My mom, a Democrat, along with my Dad, a Republican, were deeply disturbed by
Terry’s lonely and agonizing death. With my dad’s loving support, my mom set out to do something about it.

My mom joined AIDS Project Los Angeles. This woman from the suburbs and six gay men met in a house in West Hollywood to develop the first Buddy  program. They became leaders on the front line of AIDS.

The Buddy program did exactly as its name suggests. You took care of someone.  You made a friend. You built a bridge.

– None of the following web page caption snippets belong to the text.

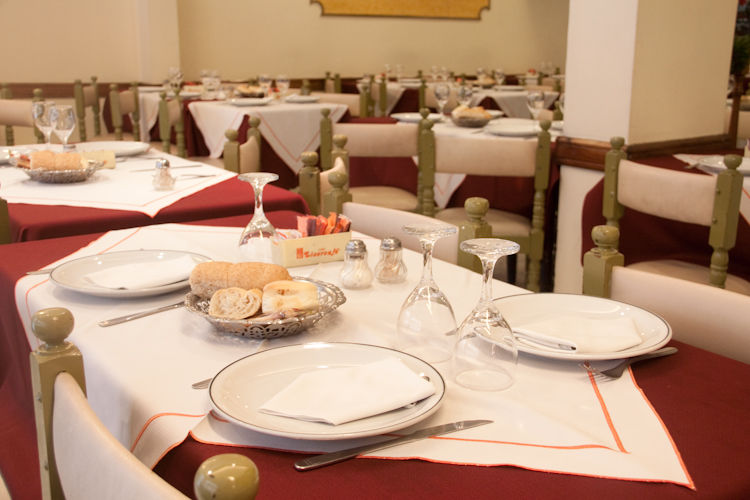 Hotel Splendid Buenos Aires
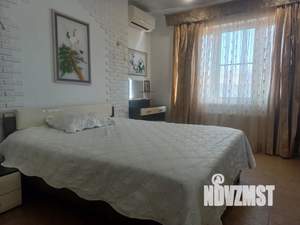 1-к квартира, посуточно, 60м2, 5/9 этаж
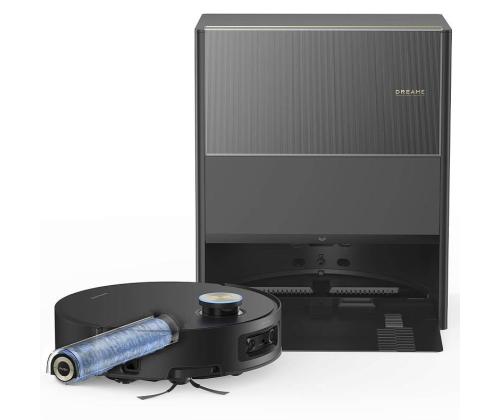 PÖLYNIMURI ROBOTTI AQUA10/ULTRA ROLLER RLH71DE-BK DREAME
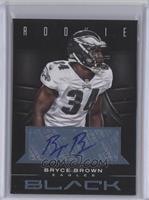 Rookie - Bryce Brown #/49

Little was known about the disease. Could you catch it from touch, being close to someone who had it? It didn’t matter to my mom or the other “buddies.” They held the hands of those dying from this awful disease. They talked, and perhaps most importantly, they listened. They were with these men as they took their last
breath.

For my mom’s efforts, she received AIDS Project Los Angeles’ highest award, the Humanitarian of the Year.  She got her own float in the gay pride parade. Certainly a first in my neighborhood.  I proudly joined my dad and brothers to watch as she was honored at a big gala.  There she was, with three sons, none of whom were gay, speaking out for not just gay people, but all people. What started with seven people in West Hollywood would ultimately grow into an organization that reached millions.

So on Mother’s Day, I look back over the landscape of my life and witness my mom’s influence.  This suburban mom dared to step out of her safe world of Pat Boone and into the unknown and frightening world of AIDS.

Now my wife and I are new parents. We stare into our daughter’s eyes every day with sheer wonder.  I want to teach her the lessons my mamma taught me – to care for one another, no matter the risk.

More than sending a card, that is perhaps the best way to honor my mom this Mother’s Day.